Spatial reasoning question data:

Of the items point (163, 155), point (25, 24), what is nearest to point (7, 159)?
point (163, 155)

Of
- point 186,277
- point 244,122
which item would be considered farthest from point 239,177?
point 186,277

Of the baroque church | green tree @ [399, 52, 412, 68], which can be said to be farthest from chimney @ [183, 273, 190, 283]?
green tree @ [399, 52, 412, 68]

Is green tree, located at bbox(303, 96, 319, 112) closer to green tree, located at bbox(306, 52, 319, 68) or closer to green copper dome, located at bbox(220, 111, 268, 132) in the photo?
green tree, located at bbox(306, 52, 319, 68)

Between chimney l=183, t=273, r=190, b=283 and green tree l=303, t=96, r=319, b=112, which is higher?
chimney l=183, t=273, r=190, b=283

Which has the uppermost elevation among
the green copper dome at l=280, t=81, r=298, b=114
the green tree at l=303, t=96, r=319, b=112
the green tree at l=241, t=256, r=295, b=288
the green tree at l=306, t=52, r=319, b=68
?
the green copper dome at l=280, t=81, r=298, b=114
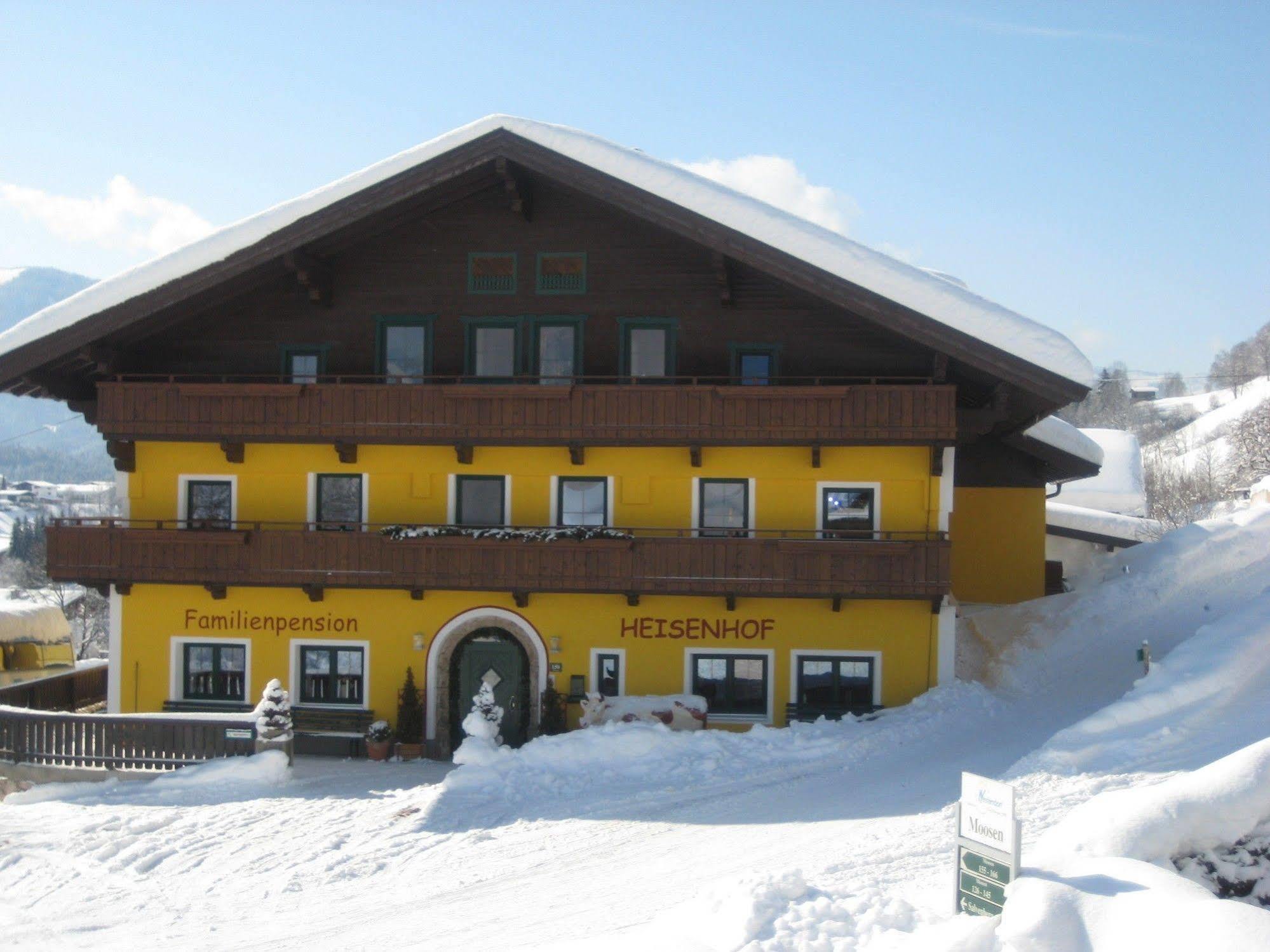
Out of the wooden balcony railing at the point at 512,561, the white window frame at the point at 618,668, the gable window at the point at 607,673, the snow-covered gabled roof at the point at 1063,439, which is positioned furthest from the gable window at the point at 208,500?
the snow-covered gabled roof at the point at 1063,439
---
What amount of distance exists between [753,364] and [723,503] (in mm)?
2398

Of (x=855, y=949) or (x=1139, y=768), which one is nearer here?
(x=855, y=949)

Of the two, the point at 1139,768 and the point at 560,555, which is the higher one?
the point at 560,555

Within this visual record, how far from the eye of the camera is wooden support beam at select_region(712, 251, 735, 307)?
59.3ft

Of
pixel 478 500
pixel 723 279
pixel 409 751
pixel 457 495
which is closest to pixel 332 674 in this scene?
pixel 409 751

Given exercise - Select every row above that contains the word "higher" and copy each one in full.

Response for this exercise -
Between chimney l=183, t=273, r=190, b=283 and green tree l=303, t=96, r=319, b=112, which is higher?
Of the two, the point at 1139,768 and the point at 560,555, which is the higher one?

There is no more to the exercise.